# Charcoal vs Pellets vs Wood vs Gas vs Electric



## Dr. Dobbins (Apr 5, 2020)

I own every type of cooker except the electric smoker. My first smoker was electric so I do have experience with that type also. This is my experience with all of them, keep in mind your experiences will be different.

I will dive into electric smokers first. An electric smoke in my opinion is probably the easiest to use. If you are new to smoking meat then it is a great place to start. They are relatively inexpensive to purchase, and they are the cheapest to operate per hour. You just set the temperature, put some chips into the smoke box, and let it go. They have some major deficiencies most electric smokers are single use appliances. You will not be able to bbq, or sear meats. The only thing they can do is smoke. With that said most electric smokers can operate at very low temperatures which allow you to cold smoke and dehydrate (make jerky) meats and other things. You will not get any smoke rings because the lack of combustion of fuel.

Next is charcoal, I have the most experience with this type of grill. I even developed my own charcoal temperature controller. Depending on how much you want to spend cost of entry can be cheap or it can be very expensive. Right now I have a Kamado Joe big Joe ceramic grill. I love this grill. I have owned many charcoal grills over the years. What you get with more expensive grills are the ability to reach higher temperatures, or better construction. If I were only allowed to have one grill it would be a ceramic charcoal grill. Charcoal grills are not as easy as electric or pellet grills but they are not as complex as wood offset grills. What I like best about charcoal is it’s versatility. The more money you are willing to invest the more you can do with a charcoal grill. For example you can get a Weber kettle and put a slow and sear in it. You can smoke a steak low and slow then give it a nice sear by just moving the steak. Then the next day you can put a rotisserie on the kettle and make some awesome smoked whole chicken. You don’t have to spend a huge sum of money to get good results. Charcoal will not give you the best tasting results, but it will give you great results, and it can do it consistently. The con of charcoal is the preparation and time it takes for a charcoal grill to heat up. It is also expensive to operate, charcoal is not a cheap fuel, it can cost anywhere from 1.00 per hour to 5 dollars per hour to operate one depending on grill temperature, and charcoal type. Also charcoal grills can be dirty, and they require some method to ignite the charcoal. I use a cheap heat gun from harbor freight it’s the quickest cheapest easiest way I have found. There are several features I will always look for in a charcoal grill. First you need a removable ash collector. You will be wise to avoid any charcoal grill without a removable ash collector. Second feature is the accessories, the more there are the better I like the grill. The best starter grill for charcoal is hands down the Weber kettle. It has a accessory to do everything from temperature control, to rotisseries. The only thing the Weber kettle doesn't have is endurance, you will not be able to operate a kettle for more than 7 hours without adding more charcoal. If you want endurance you get a kamado.

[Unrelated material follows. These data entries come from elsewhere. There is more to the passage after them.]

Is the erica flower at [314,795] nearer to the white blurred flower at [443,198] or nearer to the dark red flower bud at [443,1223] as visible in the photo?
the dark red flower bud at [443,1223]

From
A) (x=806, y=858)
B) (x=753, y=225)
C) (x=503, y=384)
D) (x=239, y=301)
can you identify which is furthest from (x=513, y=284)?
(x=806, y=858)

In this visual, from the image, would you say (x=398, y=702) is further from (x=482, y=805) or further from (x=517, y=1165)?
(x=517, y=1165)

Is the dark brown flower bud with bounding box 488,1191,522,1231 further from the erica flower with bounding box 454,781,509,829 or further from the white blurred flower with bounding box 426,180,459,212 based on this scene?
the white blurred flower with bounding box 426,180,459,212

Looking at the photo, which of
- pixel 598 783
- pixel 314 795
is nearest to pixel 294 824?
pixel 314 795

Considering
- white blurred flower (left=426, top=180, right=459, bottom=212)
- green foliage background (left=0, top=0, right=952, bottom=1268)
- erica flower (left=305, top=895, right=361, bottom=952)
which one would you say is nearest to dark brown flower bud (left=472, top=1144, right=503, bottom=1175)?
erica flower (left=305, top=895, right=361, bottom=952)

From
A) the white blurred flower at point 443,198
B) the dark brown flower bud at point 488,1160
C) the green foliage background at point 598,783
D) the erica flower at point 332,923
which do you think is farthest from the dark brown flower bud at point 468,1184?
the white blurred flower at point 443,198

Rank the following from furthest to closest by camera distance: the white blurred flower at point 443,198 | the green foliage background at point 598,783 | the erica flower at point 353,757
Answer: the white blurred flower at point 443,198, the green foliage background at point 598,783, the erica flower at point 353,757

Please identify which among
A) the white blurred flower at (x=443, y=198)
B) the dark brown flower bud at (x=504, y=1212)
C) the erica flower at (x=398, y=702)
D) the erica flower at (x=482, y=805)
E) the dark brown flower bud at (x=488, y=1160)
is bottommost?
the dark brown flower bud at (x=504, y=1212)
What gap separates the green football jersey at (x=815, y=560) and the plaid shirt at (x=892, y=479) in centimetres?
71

Gas grills, are the most popular, grills in America. They are simple to use, quick to heat up, they are great at mid to high temperatures. They make very poor smokers, and very great daily driver grills. Keep your grill clean, and it will give you consistent results. You can add smoke with a wood box or soaked chips in aluminum foil. You can get every accessory known to grilling on a gas grill from sear burners, to rotisserie’s. These grills are great at most tasks except for low and slow smoking. However with that said you can do low and slow with some patience and ingenuity. Gas grills are relatively cheap to operate depending on how many btus you want to put out per hour.  I am currently rocking a Monument  grill with a side sear burner, and side burner. I picked it up at Lowe’s for around 399.00. This price is an epic value for what this grill does. Some features I look for in a gas grill are easy cleanup, removable grates, and stainless steel construction.

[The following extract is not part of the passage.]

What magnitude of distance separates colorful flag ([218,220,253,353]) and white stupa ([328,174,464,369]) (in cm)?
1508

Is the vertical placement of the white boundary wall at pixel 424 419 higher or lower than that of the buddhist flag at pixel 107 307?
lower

The new kid on the block is the pellet grills, these grills super simple to use. They give great results on the low and slow to mid temperature ranges. I have a pit boss vertical smoker, it is great at smoking meat. It gives me the best results consistently, most people prefer the smoked meats off my pellet grill than my offset or charcoal grill. These grills make great beginner grills also. They are a bit more expensive than electric or charcoal grills. I don’t have much experience yet on my pellet smoker. With that said the product coming off it consistently  beats the results off every other grill so far. The negatives to pellet grills are the fuel can be expensive. Cheap pellets will give you mixed results, good pellets will give great results. I like my pellet grill so much I am going to design a control board for it. I can see a lot of things I can do to make a great design even better. Cleanup on a pellet grill will require a vacuum to remove ash from the burn pot. So keep that in mind when purchasing a pellet grill. You might also need a pellet tray or tube to get more smoke flavor into your meat. Pellet grills can burn pellets so clean the smoke flavor can be weak.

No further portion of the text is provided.